JAKARTA - Platform X, social media owned by Elon Musk, faces difficulties in convincing brands that the platform is safe for advertising after announcing a controversial new content moderation policy. The "Freedom of Speech, Not Reach" policy announced in April made the company begin to limit the appearance of several tweets that violate policy rather than remove content from the site as it did before.

In his first interview with Reuters after resigning from the company last June, AJ Brown, then Head of Advertising and Brand Safety, revealed that helping advertisers understand the policy changes is very difficult.

"Helping people understand the concept that violating policies will no longer result in removing content that violates the policy, is a message that is difficult to convey to people," he said.

In May, Elon Musk, who later appointed Linda Yaccarino, the former head of NBCUniversal advertising sales, as CEO, announced a 60% decline in US advertising revenue and blamed critics for the decline.

AJ Brown has worked on Twitter for more than six years and led a team tasked with preventing advertising from appearing next to inappropriate content. Currently, he is the Chief Operating Officer at the Brand Safety Institute (BSI), an advertising industry organization that provides certification and training for professionals working in brand safety on technology platforms such as TikTok, advertising agents including WPP's GroupM, and large publicly traded companies such as Kroger and Comcast's NBCUniversal.

Brown said one of the goals was to help BSI become a neutral forum where brand safety professionals from various parts of the advertising business, from brands buying ads to companies selling advertising spaces, could learn from each other.

A change in moderation policy by Musk raises further questions for advertisers who have stopped spending their ads on Twitter.
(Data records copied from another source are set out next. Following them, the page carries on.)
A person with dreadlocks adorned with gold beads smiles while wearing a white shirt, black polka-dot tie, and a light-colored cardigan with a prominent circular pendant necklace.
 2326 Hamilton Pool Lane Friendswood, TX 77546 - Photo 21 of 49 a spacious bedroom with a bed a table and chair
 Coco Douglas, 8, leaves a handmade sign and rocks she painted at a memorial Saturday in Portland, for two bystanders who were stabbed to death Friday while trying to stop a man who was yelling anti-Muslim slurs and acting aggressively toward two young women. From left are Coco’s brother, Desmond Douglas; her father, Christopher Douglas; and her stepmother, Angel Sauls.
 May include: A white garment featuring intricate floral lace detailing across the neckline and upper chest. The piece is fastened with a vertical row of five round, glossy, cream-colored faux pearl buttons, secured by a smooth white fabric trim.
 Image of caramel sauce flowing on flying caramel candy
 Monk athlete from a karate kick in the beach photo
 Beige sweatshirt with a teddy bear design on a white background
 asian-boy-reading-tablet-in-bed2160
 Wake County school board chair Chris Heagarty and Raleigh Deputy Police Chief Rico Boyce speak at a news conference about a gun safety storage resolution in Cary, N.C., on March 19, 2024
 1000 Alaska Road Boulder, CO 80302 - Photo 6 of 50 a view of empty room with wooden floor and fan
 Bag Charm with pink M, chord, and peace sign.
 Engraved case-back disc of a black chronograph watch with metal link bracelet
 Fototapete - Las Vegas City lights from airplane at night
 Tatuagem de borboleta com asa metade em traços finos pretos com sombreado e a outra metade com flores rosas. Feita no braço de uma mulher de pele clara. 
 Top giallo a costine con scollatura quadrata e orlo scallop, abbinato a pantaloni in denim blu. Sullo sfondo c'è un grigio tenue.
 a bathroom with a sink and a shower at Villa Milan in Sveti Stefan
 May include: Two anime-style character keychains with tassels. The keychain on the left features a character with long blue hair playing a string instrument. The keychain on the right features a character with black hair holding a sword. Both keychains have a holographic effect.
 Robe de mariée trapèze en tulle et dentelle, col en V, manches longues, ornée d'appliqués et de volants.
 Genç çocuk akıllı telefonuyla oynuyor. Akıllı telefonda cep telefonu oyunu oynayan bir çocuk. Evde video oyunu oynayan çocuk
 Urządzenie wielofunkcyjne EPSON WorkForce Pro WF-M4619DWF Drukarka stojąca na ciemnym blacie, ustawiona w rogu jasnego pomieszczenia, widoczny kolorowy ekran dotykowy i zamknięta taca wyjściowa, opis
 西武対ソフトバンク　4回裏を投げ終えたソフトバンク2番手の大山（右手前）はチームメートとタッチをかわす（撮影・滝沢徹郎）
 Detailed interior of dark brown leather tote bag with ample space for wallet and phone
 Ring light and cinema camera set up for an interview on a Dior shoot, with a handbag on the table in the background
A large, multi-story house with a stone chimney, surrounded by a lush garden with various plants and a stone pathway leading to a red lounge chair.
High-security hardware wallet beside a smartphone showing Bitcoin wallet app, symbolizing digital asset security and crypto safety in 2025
Brown revealed that he resigned after disagreeing with Musk's decision to overturn Twitter's team's move to limit the reach of a documentary on the platform due to the issue of using different gender pronouns.

Nonetheless, Brown said he felt supported in his work by Musk and Ella Irwin, Twitter's Head of Trust and Safety at the time, who stepped down a few days before Brown. "I never felt this job was left alone while I was there," he said.

On Monday, September 4, Musk said the decline in ad revenue X was mostly due to pressure from the Anti-Defamation League (ADL). However, ADL noted an increase in antisemit content on the platform and a decline in anti-semitic posting moderation since Musk took over.

In an interview on Wednesday, September 6, ADL CEO Jonathan Greenblatt called Musk's threat a "disturbation" and said the organization would continue to fight against antisemitism.

Musk's latest action comes after X sued the Center for Countering Digital Hate in July after the group published a critical report on content moderation X.

X, who claims that 99% of its content display is from "healthy" posts, has a tough task of rebuilding advertisers' trust due to Musk's controversial behavior, said a commercial buyer at a large advertising agency representing a large consumer brand. "I no longer believe in what they say," he added, while stating that his company's client spending on X had decreased.